Data center demand is skyrocketing as the generative AI revolution continues at pace. The racks of servers already use around 1.5% of global electricity, but by 2030, the International Energy Agency (IEA) expects their power demand to more than double to roughly 945TWh a year, with AI the single biggest driver of that surge.
Beyond energy and water use, and the insatiable demand for chips that has driven Nvidia to record highs and triggered an arms race between Nvidia’s GPUs and the tensor processing units (TPUs) favoured by Google, there’s another resource that’s in increasingly short supply: copper.
Copper is integral to data centers and to the AI revolution. It runs through the high-voltage lines that feed hyperscale campuses, the medium-voltage cables across those sites, the busbars that bring power into server halls, and the windings inside the cooling pumps that stop racks of GPUs from overheating and cooking themselves. It’s also already in short supply. Global refined copper demand is about 28 million tonnes this year, up from 2025 forecasts made just a year ago by the Copper Council. Demand is expected to keep rising, driven by electric vehicles, renewables, grid upgrades, and data centers.

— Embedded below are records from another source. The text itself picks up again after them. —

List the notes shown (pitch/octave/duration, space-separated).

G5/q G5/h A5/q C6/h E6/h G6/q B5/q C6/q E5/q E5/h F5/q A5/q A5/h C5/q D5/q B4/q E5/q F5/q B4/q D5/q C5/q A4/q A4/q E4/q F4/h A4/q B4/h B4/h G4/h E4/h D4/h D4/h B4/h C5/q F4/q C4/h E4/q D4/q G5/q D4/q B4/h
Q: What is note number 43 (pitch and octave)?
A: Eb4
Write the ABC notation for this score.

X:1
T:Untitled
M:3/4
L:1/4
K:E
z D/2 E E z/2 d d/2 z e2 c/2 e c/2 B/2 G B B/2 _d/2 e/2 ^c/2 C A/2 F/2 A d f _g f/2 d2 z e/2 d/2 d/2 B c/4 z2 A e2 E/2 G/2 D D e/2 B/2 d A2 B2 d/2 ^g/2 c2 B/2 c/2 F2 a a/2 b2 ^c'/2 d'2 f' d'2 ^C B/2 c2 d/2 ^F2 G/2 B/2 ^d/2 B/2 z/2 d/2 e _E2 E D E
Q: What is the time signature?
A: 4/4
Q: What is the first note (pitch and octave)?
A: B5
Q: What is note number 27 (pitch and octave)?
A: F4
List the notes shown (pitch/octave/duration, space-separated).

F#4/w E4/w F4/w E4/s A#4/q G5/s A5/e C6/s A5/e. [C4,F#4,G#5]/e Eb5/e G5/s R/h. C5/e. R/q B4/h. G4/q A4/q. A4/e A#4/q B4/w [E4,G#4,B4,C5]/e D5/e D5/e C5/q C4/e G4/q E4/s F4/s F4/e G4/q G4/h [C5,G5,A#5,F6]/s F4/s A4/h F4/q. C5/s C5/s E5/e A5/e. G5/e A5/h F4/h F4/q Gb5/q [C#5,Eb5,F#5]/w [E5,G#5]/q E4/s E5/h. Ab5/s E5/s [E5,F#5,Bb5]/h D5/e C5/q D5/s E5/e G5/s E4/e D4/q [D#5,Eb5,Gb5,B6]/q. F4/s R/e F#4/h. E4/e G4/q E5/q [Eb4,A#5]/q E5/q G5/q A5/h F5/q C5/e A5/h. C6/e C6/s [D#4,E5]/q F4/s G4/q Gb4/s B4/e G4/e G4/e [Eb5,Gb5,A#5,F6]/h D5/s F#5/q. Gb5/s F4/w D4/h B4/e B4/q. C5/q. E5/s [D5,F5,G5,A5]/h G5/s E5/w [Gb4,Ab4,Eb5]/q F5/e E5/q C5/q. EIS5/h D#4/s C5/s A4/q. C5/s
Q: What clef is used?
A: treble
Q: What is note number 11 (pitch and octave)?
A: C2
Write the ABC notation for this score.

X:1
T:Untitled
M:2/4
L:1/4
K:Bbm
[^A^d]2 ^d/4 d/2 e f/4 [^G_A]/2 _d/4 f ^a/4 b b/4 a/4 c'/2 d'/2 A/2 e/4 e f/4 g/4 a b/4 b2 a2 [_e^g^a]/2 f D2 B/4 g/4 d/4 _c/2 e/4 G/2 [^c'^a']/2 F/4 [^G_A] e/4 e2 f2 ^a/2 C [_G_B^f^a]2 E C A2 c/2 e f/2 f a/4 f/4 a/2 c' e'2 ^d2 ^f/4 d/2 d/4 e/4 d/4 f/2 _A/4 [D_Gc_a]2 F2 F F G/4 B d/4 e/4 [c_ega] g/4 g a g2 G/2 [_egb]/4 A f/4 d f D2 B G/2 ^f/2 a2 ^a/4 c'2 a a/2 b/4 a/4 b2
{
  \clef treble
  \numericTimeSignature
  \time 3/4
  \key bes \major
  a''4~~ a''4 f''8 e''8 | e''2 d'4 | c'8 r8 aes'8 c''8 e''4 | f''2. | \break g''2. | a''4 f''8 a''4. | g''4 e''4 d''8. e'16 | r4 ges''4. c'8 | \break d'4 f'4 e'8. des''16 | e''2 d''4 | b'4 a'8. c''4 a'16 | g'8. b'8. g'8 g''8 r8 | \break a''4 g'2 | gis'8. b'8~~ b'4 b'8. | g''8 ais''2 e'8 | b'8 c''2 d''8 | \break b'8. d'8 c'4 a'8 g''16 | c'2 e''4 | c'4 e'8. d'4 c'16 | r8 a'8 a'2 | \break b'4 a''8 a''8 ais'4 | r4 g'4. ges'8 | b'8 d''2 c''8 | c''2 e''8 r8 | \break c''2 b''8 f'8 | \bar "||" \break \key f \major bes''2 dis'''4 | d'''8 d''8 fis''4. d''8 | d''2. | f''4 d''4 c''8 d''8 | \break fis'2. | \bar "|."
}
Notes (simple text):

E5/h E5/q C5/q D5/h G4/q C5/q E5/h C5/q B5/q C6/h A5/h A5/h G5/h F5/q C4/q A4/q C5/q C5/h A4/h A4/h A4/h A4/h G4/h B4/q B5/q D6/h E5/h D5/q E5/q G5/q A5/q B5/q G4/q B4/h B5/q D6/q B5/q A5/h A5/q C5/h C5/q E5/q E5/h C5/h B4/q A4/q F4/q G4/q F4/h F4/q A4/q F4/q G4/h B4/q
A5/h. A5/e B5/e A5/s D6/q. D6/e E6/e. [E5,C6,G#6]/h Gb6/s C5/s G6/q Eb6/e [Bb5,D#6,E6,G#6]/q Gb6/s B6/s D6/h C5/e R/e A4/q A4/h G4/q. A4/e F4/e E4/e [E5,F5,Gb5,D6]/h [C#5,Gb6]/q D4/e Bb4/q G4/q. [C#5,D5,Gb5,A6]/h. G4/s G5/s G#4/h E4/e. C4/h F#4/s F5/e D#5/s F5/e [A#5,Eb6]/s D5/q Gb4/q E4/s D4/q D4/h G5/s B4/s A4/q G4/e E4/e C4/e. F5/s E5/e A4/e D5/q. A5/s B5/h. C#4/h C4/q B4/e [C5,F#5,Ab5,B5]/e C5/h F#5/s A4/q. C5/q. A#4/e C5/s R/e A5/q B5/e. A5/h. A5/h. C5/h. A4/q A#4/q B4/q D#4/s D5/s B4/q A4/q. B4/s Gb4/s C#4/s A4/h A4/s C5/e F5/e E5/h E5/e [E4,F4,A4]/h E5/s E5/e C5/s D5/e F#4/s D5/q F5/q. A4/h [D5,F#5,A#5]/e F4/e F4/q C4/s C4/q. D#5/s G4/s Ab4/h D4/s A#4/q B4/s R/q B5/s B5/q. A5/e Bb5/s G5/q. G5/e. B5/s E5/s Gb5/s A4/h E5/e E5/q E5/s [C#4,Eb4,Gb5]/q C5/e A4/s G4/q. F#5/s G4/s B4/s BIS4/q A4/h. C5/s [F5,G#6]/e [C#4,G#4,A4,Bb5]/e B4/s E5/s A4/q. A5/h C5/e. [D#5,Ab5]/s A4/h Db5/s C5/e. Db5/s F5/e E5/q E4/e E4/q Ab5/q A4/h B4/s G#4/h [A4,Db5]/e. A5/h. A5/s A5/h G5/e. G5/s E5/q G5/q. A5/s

The global copper market is now sliding into a deficit. The International Copper Study Group now expects a refined copper shortfall of around 150,000 tonnes in 2026, reversing what had been a forecast surplus of more than 200,000 tonnes. Investment bank UBS is even more worried about the supply gap, forecasting deficits of 230,000 tonnes in 2025 and more than 400,000 tonnes in 2026 as mine disruptions in Chile, Peru and Indonesia collide with rising demand.
“From my side, it's positive, it's a part of the general electrification story, and copper has to play an important role in that,” says Peter Schmitz, director of global copper markets research at Wood Mackenzie. “Copper is lucky in that it's a commodity that's quite widely used in various sectors and data centers.”
Big box problems
Wood Mackenzie estimates that roughly 700,000 tonnes of copper will go into data centers globally between now and 2030, in the “box itself” — the facility and its internal power systems. On top of that, Schmitz says there could be as much as a further 5 million tonnes tied up in new transmission and distribution infrastructure to bring power to those sites; CRU’s central case assumes about 1.1 million tonnes of that grid copper is directly associated with data centers.
In a market measured in tens of millions of tonnes a year, those numbers don’t sound catastrophic. Other forecasters are in the same ballpark. Macquarie Bank estimates between 330,000 and 420,000 tonnes of copper will be used in data centers by 2030. Yet Sprott, an asset manager, believes copper demand will be far more aggressive due to data centers. They estimate data centers will need about 1.1 million tonnes of copper annually by 2030, or close to 3% of global demand.
(Image credit: Nvidia)
That’s good news for those selling copper. Data-center developers — especially the hyperscale cloud providers now racing to deploy generative AI —are among the few buyers in the world who can’t easily delay or downsize projects based on metals prices. But it’s worse news for the broader copper market, given its supply-demand deficit. Even a few hundred thousand tonnes of extra, price-insensitive demand can move prices for everyone else.